MARKDOWN Class for Xojo™ - now available

I have recently completed an custom class for Xojo that translates Markdown code to HTML. This class is written 100% in Xojo and uses no declares, or custom helper utilities. It supports the basic CommonMark specifications as best I can tell, and has included a number of built in extensions allowing it to support Markdown syntax beyond what I have seen in other available classes.

A demo can be downloaded for Free,

Note : the Linux version has NOT been tested, as I have no machine to do so with
The class SHOULD work with Console and Web apps as well, but again I have no platform :frowning:

The test Markdown code used in the demo can be viewed here
the HTML results can be viewed here

The unencrypted source code will be available shortly for $69.00US

And I am soliciting feedback on more features that might be added.

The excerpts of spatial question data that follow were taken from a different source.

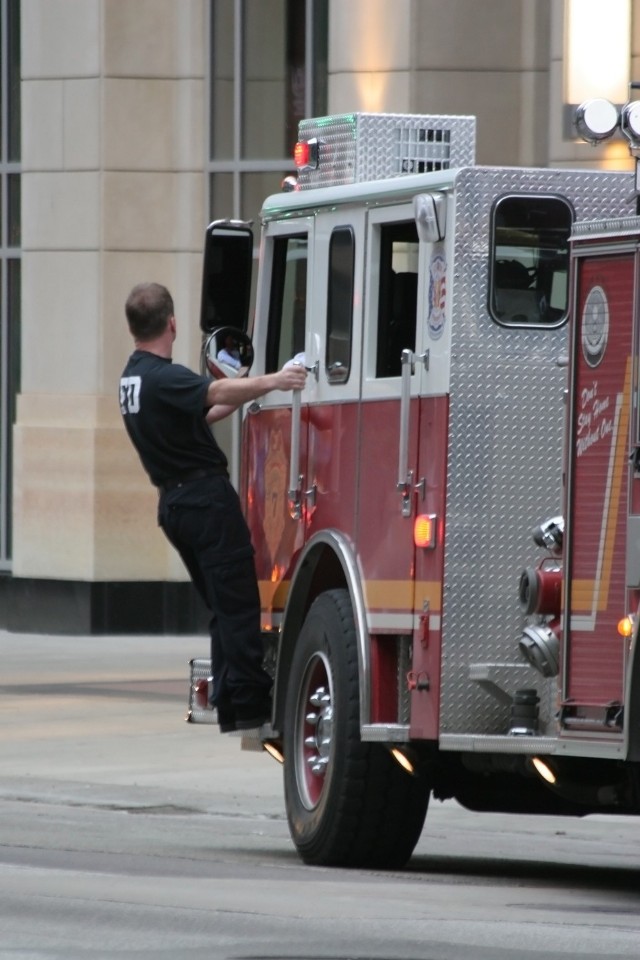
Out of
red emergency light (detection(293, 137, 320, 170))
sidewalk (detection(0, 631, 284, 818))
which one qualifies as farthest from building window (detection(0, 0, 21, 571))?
red emergency light (detection(293, 137, 320, 170))

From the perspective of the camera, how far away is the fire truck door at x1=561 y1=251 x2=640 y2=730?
845 cm

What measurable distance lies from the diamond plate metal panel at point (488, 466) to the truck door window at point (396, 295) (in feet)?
1.40

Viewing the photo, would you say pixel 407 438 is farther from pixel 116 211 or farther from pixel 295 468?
pixel 116 211

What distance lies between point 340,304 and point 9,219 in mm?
13772

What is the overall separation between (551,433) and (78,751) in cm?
556

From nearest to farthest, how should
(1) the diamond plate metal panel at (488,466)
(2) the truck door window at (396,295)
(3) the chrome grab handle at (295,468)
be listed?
(1) the diamond plate metal panel at (488,466)
(2) the truck door window at (396,295)
(3) the chrome grab handle at (295,468)

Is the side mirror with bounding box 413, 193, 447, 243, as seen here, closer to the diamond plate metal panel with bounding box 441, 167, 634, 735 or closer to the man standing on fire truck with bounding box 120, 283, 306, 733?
the diamond plate metal panel with bounding box 441, 167, 634, 735

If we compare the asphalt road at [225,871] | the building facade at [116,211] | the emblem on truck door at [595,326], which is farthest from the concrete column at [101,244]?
the emblem on truck door at [595,326]

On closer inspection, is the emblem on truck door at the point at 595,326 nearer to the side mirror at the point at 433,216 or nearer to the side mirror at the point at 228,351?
the side mirror at the point at 433,216

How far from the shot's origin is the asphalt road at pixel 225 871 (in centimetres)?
758

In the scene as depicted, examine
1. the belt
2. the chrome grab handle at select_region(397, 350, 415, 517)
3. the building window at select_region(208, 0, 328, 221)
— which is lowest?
the belt

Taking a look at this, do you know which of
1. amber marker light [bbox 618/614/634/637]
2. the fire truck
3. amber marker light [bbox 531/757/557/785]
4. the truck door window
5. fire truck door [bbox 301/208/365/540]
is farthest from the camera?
fire truck door [bbox 301/208/365/540]

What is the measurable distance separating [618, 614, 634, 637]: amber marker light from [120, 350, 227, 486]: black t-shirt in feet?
7.14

Currently here is what is included

| Markdown Feature         |  
+--------------------------+ 
| H1...H6 headers          |  
| Horizontal Rule          |  
| Full Character Escapes   |  
| Typographic Replacements |  
| Bold Text                |  
| Italic Text              |  
| Strikethru               |  
| Insert/Underline         |  
| SuperScript              |  
| Subscript                |  
| [[Keyboard]] Highlight   |  
| Fractions                |  
| Block-quotes             |  
| Unordered Lists          |  
| Ordered Lists            |  
| Task Lists               |  
| Inline Code              |  
| Fenced Code              |  
| Tables                   |  
| Markdown Links           |  
| Auto-convert Links       |  
| Images                   |  
| Limited Emoji Support    |  
| Footnotes                |  
| Table of Contents        |  
| Printable Page Breaks    |  

also if for some reason you would like a 32bit version of the demo, let me know

Now supports custom containers…

The test Markdown code used in the demo can be viewed here
the HTML results can be viewed here

Impressive.

The Markdown syntax I am used to allows me to include html tags. Are you aware of that?

See here: https://spec.commonmark.org/0.28/#raw-html

Yours converts any < into < - that makes it impossive to add <div …> (to add color to text, for instance) or comments with .

…does it works with Mojave ?

[quote=401370:@Thomas Tempelmann]Impressive.

The Markdown syntax I am used to allows me to include html tags. Are you aware of that?

See here: CommonMark Spec

Yours converts any < into < - that makes it impossive to add <div …> (to add color to text, for instance) or comments with .[/quote]
I am aware of that… and I have read various articles that do and do not allow rawHTML…
This is something I need to look into… the issue is the ability to determine what is syntax correct, and to not be mis-interpeted, since the < and > signs are used within Markdown as well.

I see no reason why not… since the output is pure HTML, and I doubt Mojave is changing how that works.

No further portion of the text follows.